Elsewhere, Canadian newspaper the Vancouver Sun recently reported that making an appointment to visit a dentist on a regular basis could be the first line of defence against mouth cancer.

The publication noted that oral health professionals are trained to note any problems at an early stage and could prove invaluable in helping to reduce mouth cancer rates.

Cumbrian dentist ‘offering free check-ups’


Emergency dentists at Ghyllmount Dental Practice in Cumbria are offering free check-ups for patients throughout November in support of Mouth Cancer Action Month.

Local newspaper the News & Star reported awareness needs to be raised for mouth cancer across the UK and one dentist’s office in Cumbria is offering free oral health check-ups to do just that.

Rachel Gibson, a dentist from Ghyllmount Dental Practice, told the paper: "As oral healthcare professionals we are keen to highlight that if in any doubt at all about white or red patches in the mouth … then please see your dentist without delay."

Elsewhere, Canadian newspaper the Vancouver Sun recently advised that dentists should be regarded as the first line of defence against mouth cancer.

The publication reported that anyone worried about the disease should make an appointment with a dental health professional to get a check-up in order to allay their fears.

Dentists ‘first line of defence’ against mouth cancer


Britons worried about the prospect of oral cancer have been advised that visiting their emergency dentist should be their first port of call to allay such fears.

Canadian newspaper the Vancouver Sun reported that anyone worried about this disease should always book an appointment with their dentist, who would be able to pick up on the early signs of the development of mouth cancer.
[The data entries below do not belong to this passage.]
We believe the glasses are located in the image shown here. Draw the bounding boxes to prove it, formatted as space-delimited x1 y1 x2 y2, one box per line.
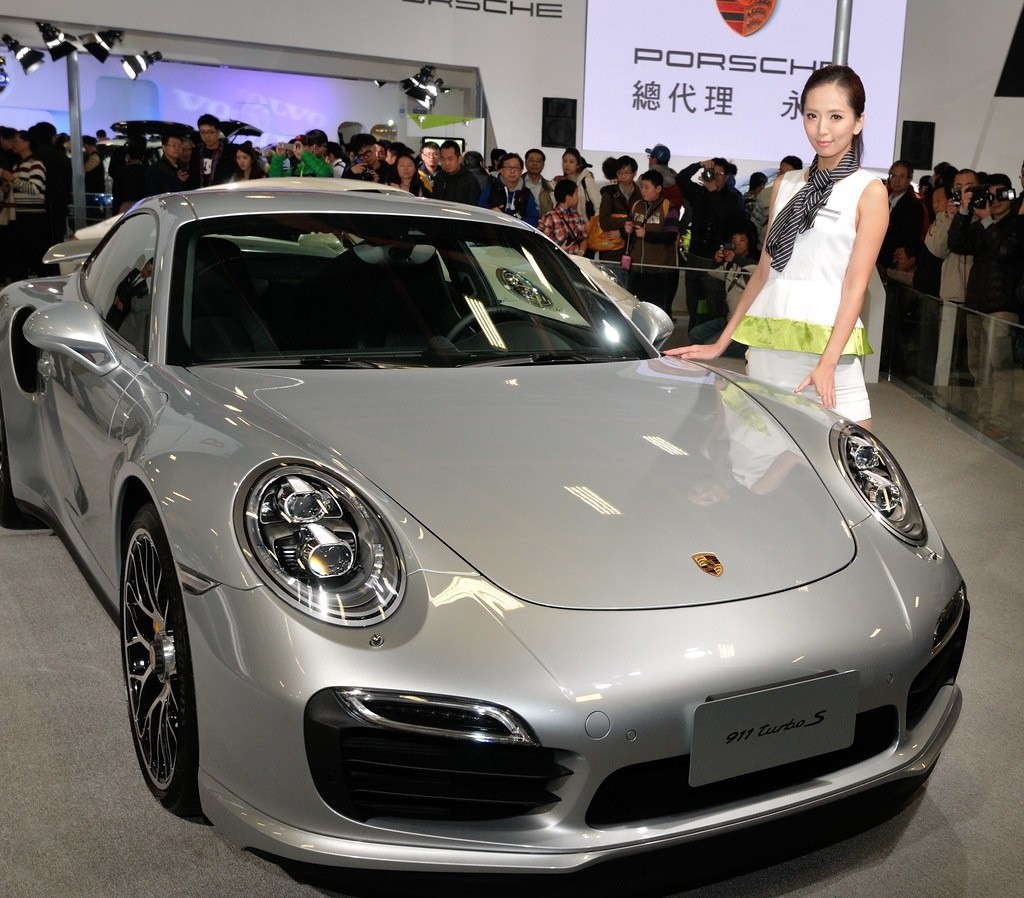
617 170 633 176
502 165 521 171
322 144 328 148
12 138 25 144
716 172 725 178
423 152 441 158
200 129 217 136
889 173 909 181
647 155 654 159
358 146 373 161
183 148 192 152
165 144 182 150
"People who smoke are at high risk for oral cancer, but so are those who consume large amounts of alcohol. People who are both heavy smokers and drinkers have 18 times the risk of developing oral cancer," commented Dr Seema Ganatra, an oral pathologist who teaches at the University of Alberta.

Elsewhere, a dentist’s surgery in Weston-super-Mare is offering free mouth cancer screenings at a number of sessions through November as part of Mouth Cancer Action Month.

Twenty 2 Dental on Milton Road is offering the free service, while those looking for a screening do not have to be a member of the surgery on a full-time basis.

Cigarette machine ban ‘good news for oral health’


emergency dentistThe introduction of a ban on cigarette machines has been heralded as a boost to oral health in the UK by the British Dental Health Foundation (BDHF).

Members of Parliament recently voted to instigate a ban on the machines in the hope it will help to reduce the likelihood of children gaining access to cigarettes, as well as discouraging those who already smoke.

In addition, the BDHF noted a reduction in smoking levels would have a positive impact on mouth cancer rates in the UK, as recent research revealed there is one death every five hours attributed to this disease.

Meanwhile, a dentist in Weston-super-Mare is offering free mouth cancer screenings to patients in November as part of Mouth Cancer Awareness Month.

Twenty 2 Dental, on Milton Road, noted anyone wishing to have a check-up can come along for a free screening – and they do not have to a registered patient at the clinic.